В своем произведении Гриммельсгаузен дает широкую картину современного общества, облекая ее в аллегорическую форму сна своего героя. В этом сне Симплициссимус видит необычное, чудное дерево, корни которого состоят из ничего не значащих людей, ремесленников, крестьян, которые обречены на одни только тяготы и сетования, потому что дерево всей тяжестью давит на них и выжимает все соки. На верхних ветвях расположились более благополучные слои населения. При этом нижние постоянно стремятся сбросить верхних и занять их место. В образе этого дерева Гриммельсгаузен выражает идею социальной несправедливости, вечной борьбы и непримиримости различных общественных сил.

А.Морозов отмечает, что идейная противоречивость романа обусловлена как противоречиями самого времени, так и позицией автора, колеблющегося между активным протестом против социальной несправедливости и пассивным созерцанием общественных зол и бедствий, принесенных войной; между желанием общественного переустройства и сознанием его неосуществимости, своего бессилия что-либо изменить в конкретной исторической обстановке реакции после Тридцатилетней войны  Роман «Симплициссимус» написан в форме автобиографии героя-рассказчика.

Автобиографическая форма служит созданию у читателя иллюзии правдивого рассказа о непосредственно пережитом.
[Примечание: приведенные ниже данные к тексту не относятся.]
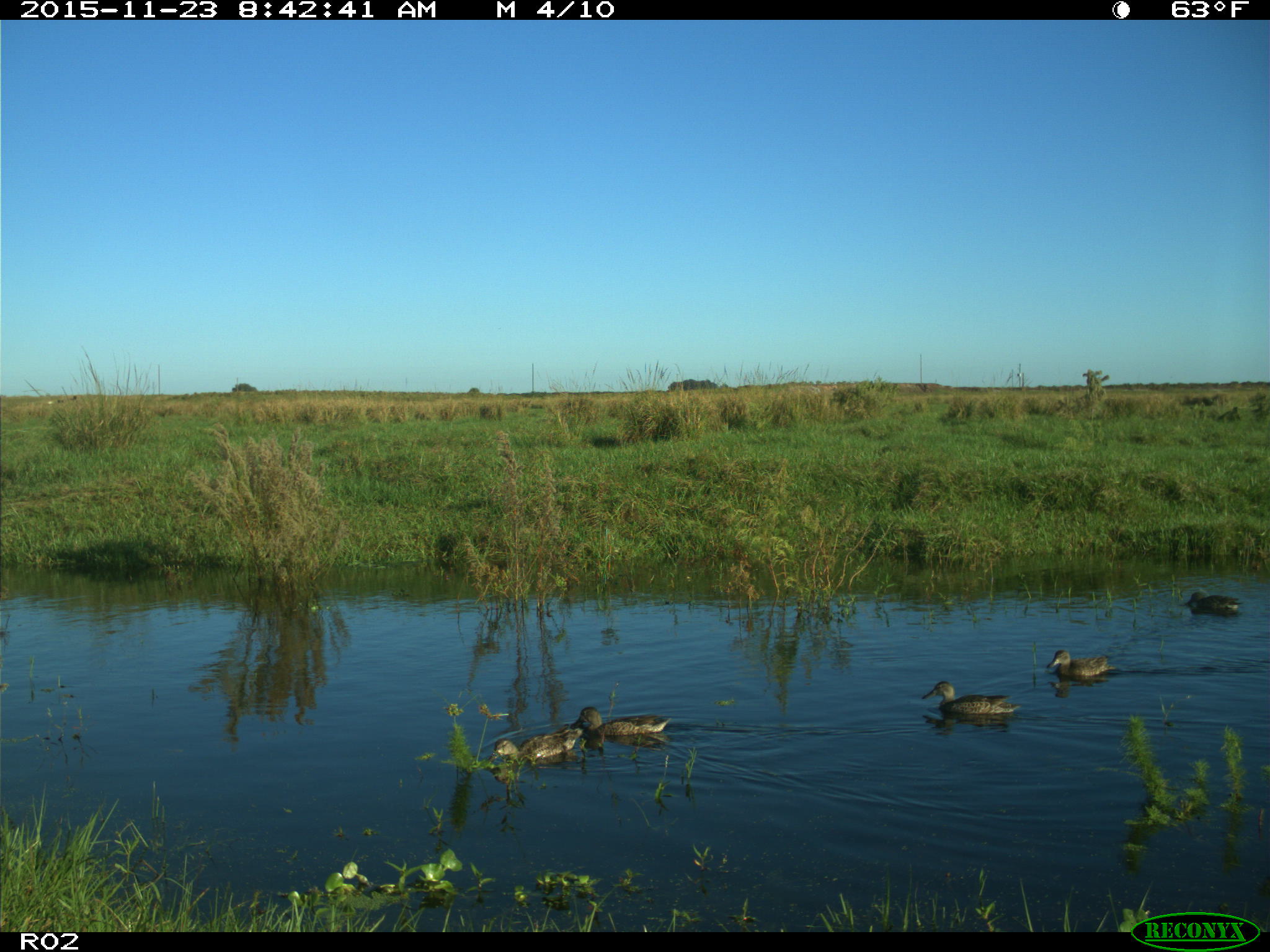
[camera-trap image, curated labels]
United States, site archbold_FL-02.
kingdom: Animalia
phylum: Chordata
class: Aves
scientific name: Aves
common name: birds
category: unidentified bird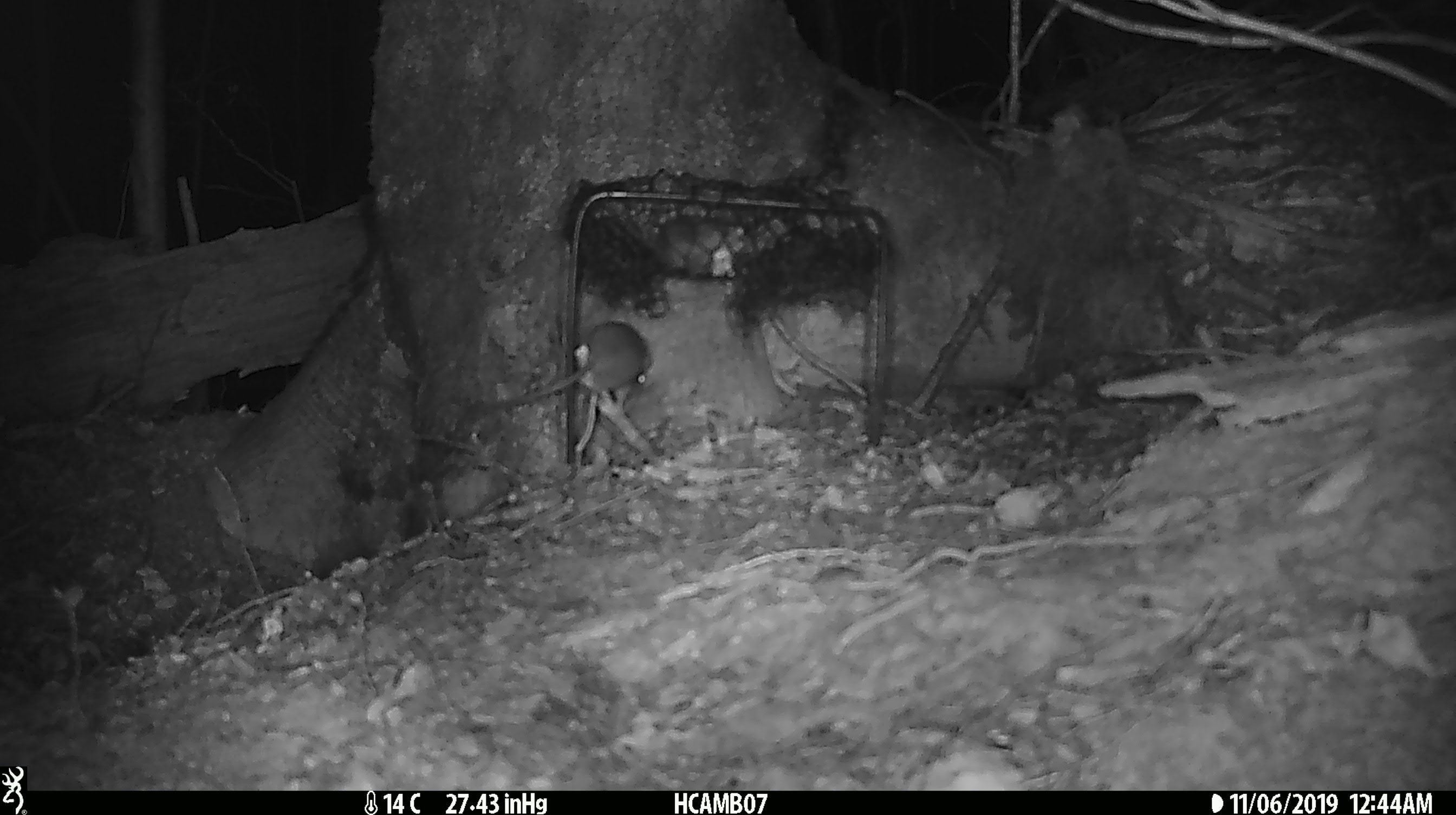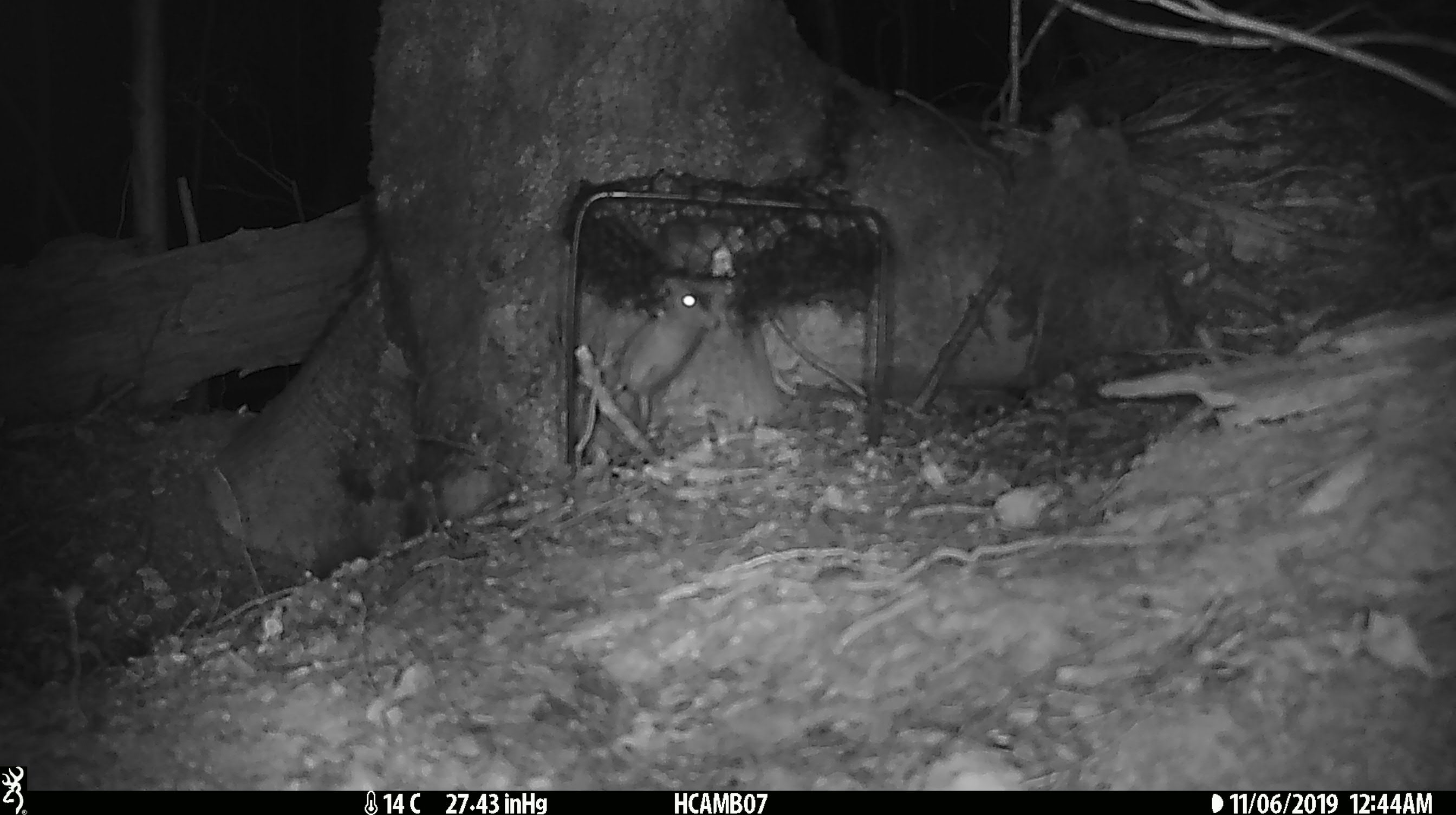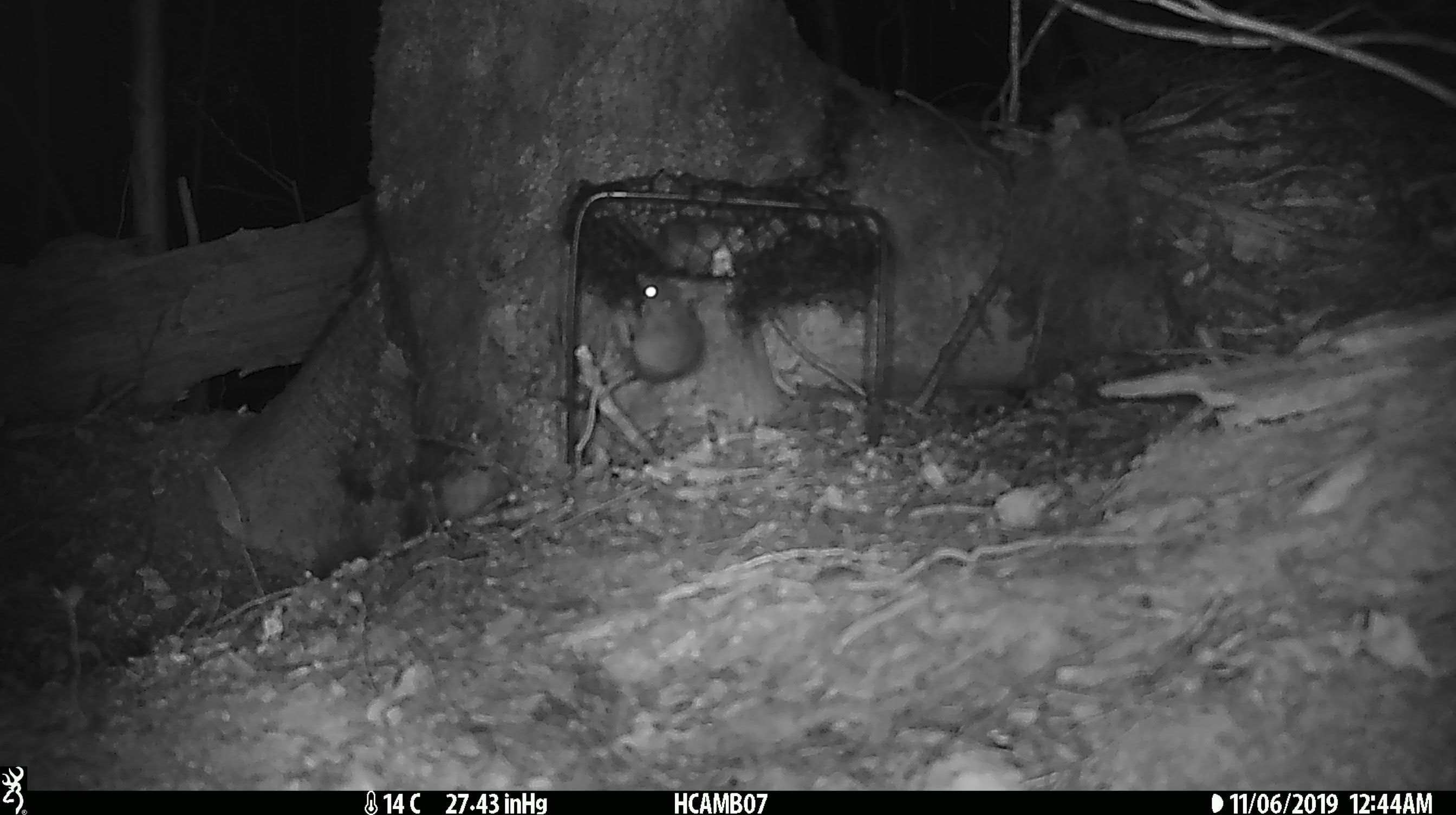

Исповедальное повествование используется у Гриммельсгаузена, как и в испанском плутовском романе, не для обрисовки индивидуальной истории жизни, а для показа несовершенства мира, разрушения иллюзий, оно является как бы зеркалом, в котором мир видит себя без прикрас. Форма повествования от первого лица знаменует рождение рассказчика в структуре романа. Эта форма обладает большими возможностями игры перспективой между рассказчиком и объектом его рассказа, т. е. героем. Таким образом, как в любом произведении барокко, один и тот же объект благодаря изменению освещения приобретает различные формы и очертания.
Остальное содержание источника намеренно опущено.